TONI LATORRE


Nacido en Igualada, capital de la comarca de l'Anoia en la Cataluña Central, pasa gran parte de su vida en Capellades, un tranquilo y pequeño pueblo rodeado de campo y montaña hasta que se traslada a Barcelona donde pasa ocho años, actualmente reside en Dosrius (Barcelona).

 

Amante de los animales, desde pequeño ha sentido una conexión especial con ellos, ya en su infancia y adolescencia, convivió con hamsters a los que sacaba a pasear, periquitos que volaban por la casa, tortugas, e incluso con un cuervo que apareció un buen día, entrando por el patio al interior de la casa y allí estuvo durante un largo periodo de tiempo, como uno más de la familia, entrando y saliendo al exterior sin ningún tipo de ataduras hasta que un día decidió continuar su camino.

 

Su primera experiencia con los perros fué en esa etapa, su padre trajo a Tresky, un mestizo de tamaño medio muy alegre y cariñoso.

 

Durante los años siguientes combinó su relación con los animales con su otra gran pasión, la música (Productor, Deejay y Locutor de Radio) hasta que llegó a Barcelona donde conoció a Gloria, su pareja y a Luk (D.E.P.), su perro.
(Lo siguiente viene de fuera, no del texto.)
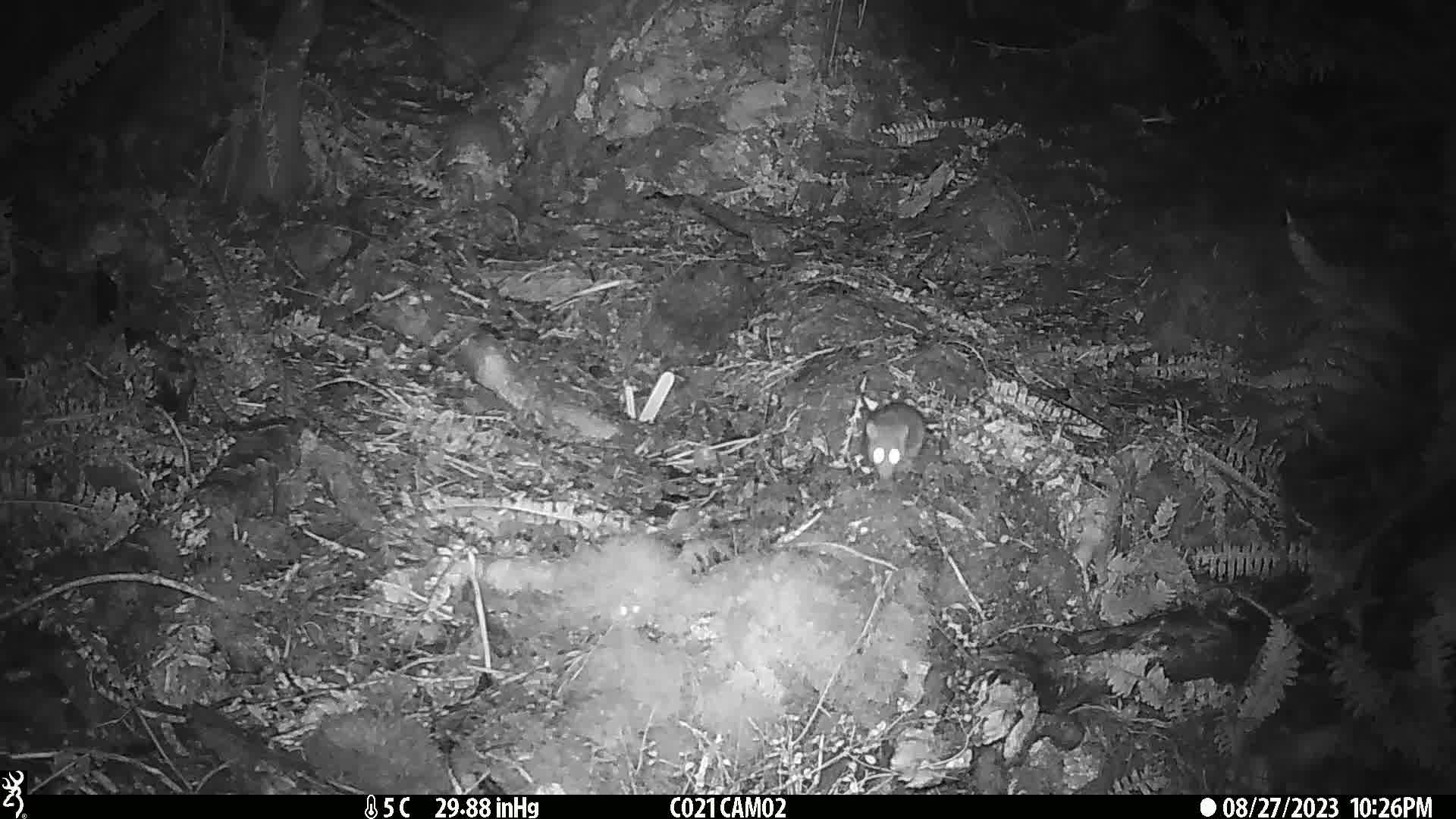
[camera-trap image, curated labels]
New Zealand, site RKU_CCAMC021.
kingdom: Animalia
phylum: Chordata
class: Mammalia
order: Rodentia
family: Muridae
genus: Rattus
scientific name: Rattus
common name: rat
Gloria es una gran persona, amante de todos los animales y en especial de los perros, implicada en la lucha contra el maltrato animal y en favor y apoyo de la adopción de los perros que no tienen hogar, fue ella quien le animó y apoyó en el bonito reto de la educación y rehabilitación canina.

 

Así empezó su andadura, estudiando libros de educación, adiestramiento y psicología canina, obteniendo la titulación de Educador Canino Profesional y Perito Judicial en Adiestramiento y Conducta Canina, además de adquirir formación en Etología Canina, Adiestramiento, Enfermería Veterinaria y Primeros Auxilios, Psicoterapia Asistida con Animales, Gestión y manejo de la adopción de animales de compañía. Con el paso del tiempo y con el contacto directo con los perros y con sus dueños, se dio cuenta de que en el perro todo es mucho más profundo que el aprender unas simples órdenes como, sentarse, levantarse, tumbarse, etc. y decidió centrarse en la rehabilitación y educación más que en el adiestramiento.  

 

Cuenta con la inestimable ayuda de Amy, Brisa, Quino, Eugene, Duna, Hristo, Quino, Celia y Queen, que junto al resto de la manada  participan en la rehabilitación de otros perros.

 

La estabilidad emocional y espiritual en su entorno hace posible transmitir el equilibrio que necesita el perro y su dueño.